Lucas entrou devagar pela porta da cozinha da Pensão, sem fazer nenhum ruído.
A luz estava acesa, mas não havia ninguém a vista.
Sorrateiro, foi até a geladeira, abrindo apressadamente os compartimentos, tentando encontrar o que precisava.
Ana Rosa não parecia fazer compras como uma pessoa normal. Praticamente tudo ali vinha da horta dela.
Ela o mataria se o visse por ali. A mulher havia deixado bem claro que não o queria nem perto da casa durante a noite, quando suas protegidas estavam por lá.
Mas ele estava pouco se fodendo para o convento de Ana Rosa.
Lucas revirava a geladeira, atento a qualquer som de passos. Mesmo assim, foi surpreendido por uma pancada forte no ombro, que o derrubou.

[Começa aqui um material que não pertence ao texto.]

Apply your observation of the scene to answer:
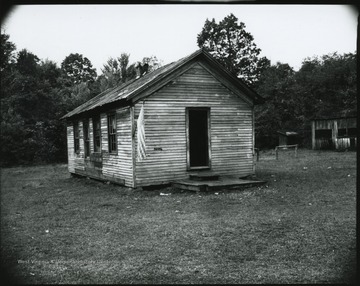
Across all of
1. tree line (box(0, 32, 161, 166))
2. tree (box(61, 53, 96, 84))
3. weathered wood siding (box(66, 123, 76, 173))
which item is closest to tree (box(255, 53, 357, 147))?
tree line (box(0, 32, 161, 166))

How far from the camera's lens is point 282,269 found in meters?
4.64

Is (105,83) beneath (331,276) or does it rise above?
above

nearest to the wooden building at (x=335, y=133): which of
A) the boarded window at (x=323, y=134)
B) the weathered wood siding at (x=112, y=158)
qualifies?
the boarded window at (x=323, y=134)

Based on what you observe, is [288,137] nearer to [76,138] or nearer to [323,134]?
[323,134]

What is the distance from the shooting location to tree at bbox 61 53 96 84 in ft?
220

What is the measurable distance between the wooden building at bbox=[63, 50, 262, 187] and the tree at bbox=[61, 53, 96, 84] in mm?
54934

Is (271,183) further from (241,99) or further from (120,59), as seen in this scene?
(120,59)

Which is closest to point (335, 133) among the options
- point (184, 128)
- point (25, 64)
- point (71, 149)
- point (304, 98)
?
point (304, 98)

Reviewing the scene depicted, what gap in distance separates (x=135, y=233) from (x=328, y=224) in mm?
4051

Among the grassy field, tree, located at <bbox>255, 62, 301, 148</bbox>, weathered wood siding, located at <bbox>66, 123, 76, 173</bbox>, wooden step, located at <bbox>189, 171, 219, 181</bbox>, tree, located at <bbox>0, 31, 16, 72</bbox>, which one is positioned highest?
tree, located at <bbox>0, 31, 16, 72</bbox>

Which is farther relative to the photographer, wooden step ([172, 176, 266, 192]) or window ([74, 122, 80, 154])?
window ([74, 122, 80, 154])

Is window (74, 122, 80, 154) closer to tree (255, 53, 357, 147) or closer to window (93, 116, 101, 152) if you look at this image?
window (93, 116, 101, 152)

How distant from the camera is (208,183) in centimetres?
1193

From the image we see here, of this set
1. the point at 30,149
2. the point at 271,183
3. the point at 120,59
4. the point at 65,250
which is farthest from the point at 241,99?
the point at 120,59
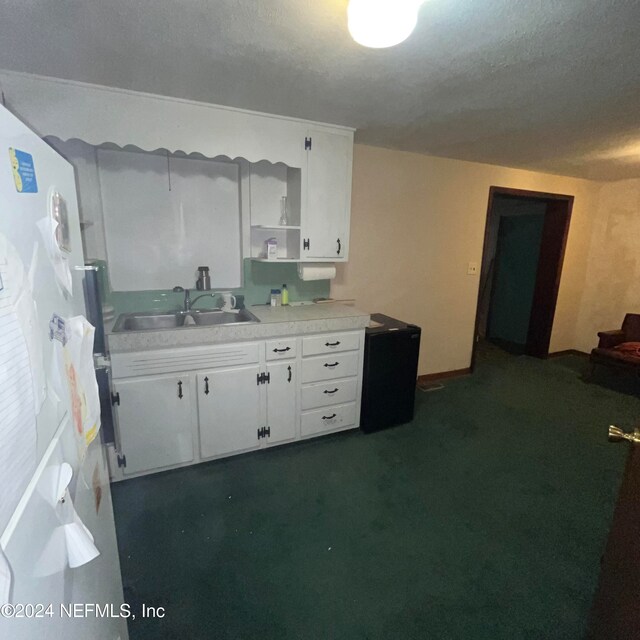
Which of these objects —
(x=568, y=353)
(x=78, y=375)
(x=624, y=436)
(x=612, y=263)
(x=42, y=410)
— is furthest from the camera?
(x=568, y=353)

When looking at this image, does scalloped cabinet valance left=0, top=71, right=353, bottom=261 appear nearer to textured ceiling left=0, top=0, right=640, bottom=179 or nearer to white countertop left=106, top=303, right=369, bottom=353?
textured ceiling left=0, top=0, right=640, bottom=179

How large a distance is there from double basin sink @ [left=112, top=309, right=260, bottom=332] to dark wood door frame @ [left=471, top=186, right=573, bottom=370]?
2749 mm

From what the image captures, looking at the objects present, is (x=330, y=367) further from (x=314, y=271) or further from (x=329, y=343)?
(x=314, y=271)

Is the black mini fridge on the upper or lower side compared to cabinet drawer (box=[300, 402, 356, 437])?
upper

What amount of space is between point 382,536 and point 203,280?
201 cm

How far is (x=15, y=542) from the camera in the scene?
1.42 feet

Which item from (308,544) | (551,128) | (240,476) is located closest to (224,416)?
(240,476)

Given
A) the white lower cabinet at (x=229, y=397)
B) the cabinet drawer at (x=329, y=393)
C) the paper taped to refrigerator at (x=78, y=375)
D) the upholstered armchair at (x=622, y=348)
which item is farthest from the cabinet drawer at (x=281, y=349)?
the upholstered armchair at (x=622, y=348)

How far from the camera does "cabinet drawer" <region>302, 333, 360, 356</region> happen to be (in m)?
2.40

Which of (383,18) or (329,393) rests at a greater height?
(383,18)

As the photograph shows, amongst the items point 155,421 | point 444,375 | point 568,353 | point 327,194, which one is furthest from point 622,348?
point 155,421

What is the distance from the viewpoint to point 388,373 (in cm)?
269

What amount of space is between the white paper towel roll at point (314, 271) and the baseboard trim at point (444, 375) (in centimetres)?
173

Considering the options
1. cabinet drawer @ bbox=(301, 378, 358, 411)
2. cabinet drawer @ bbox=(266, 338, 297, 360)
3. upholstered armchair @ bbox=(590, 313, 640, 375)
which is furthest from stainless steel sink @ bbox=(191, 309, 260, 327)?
upholstered armchair @ bbox=(590, 313, 640, 375)
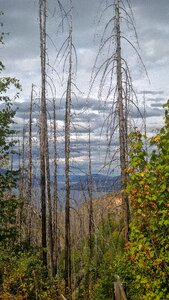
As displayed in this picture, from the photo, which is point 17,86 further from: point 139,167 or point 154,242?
point 154,242

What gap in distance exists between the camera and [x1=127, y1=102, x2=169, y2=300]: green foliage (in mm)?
7699

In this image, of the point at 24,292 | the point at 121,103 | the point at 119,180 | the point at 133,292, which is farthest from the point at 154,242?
the point at 133,292

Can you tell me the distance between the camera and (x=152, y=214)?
789 cm

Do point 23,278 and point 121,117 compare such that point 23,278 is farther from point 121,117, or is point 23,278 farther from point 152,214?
point 152,214

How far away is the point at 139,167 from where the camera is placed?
8.36 metres

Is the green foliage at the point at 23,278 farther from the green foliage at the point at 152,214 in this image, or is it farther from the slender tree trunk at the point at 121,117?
the green foliage at the point at 152,214

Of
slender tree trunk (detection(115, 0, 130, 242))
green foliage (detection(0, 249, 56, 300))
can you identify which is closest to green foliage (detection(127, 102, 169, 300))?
slender tree trunk (detection(115, 0, 130, 242))

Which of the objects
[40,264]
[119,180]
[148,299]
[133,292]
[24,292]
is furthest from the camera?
[133,292]

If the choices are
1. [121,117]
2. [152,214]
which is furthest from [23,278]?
[152,214]

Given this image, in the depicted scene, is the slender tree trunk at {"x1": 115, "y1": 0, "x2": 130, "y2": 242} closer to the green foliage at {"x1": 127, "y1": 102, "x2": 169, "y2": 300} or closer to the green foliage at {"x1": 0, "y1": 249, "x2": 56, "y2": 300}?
the green foliage at {"x1": 0, "y1": 249, "x2": 56, "y2": 300}

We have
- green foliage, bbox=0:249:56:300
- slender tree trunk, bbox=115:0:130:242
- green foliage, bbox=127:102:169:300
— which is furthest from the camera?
green foliage, bbox=0:249:56:300

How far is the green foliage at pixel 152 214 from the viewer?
770 centimetres

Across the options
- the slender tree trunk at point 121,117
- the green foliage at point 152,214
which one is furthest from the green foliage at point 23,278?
the green foliage at point 152,214

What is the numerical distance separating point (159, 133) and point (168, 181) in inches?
37.5
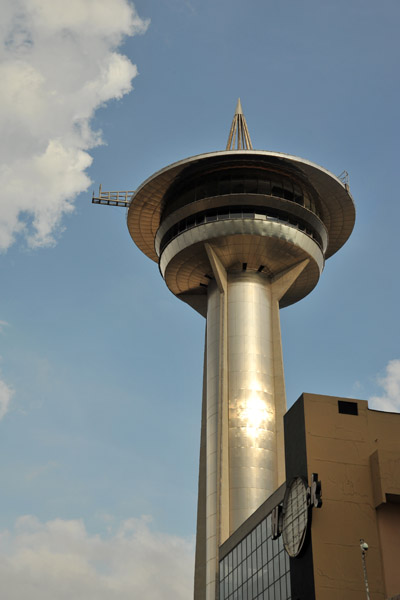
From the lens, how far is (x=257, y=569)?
2103 inches

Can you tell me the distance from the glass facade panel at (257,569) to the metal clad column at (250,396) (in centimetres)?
831

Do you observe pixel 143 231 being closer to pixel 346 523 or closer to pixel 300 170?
pixel 300 170

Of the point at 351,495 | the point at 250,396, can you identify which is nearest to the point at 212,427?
the point at 250,396

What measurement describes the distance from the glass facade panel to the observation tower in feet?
37.2

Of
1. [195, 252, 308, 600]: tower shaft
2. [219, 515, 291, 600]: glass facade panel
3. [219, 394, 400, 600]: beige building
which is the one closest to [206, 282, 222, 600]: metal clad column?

- Ai! – Exclamou, caindo de mal jeito e batendo as costelas no gabinete da pia.
Tentou levantar, zonzo, mas outro golpe, dessa vez em sua mão, o fez xingar a mãe de alguém.
Olhou para cima.
O Sr. Cardoso apontava a bengala de madeira para o pescoço dele.
- O que pensa que está fazendo aqui?! – Gritou o velho, faltando muito pouco para que a dentadura lhe saltasse da boca.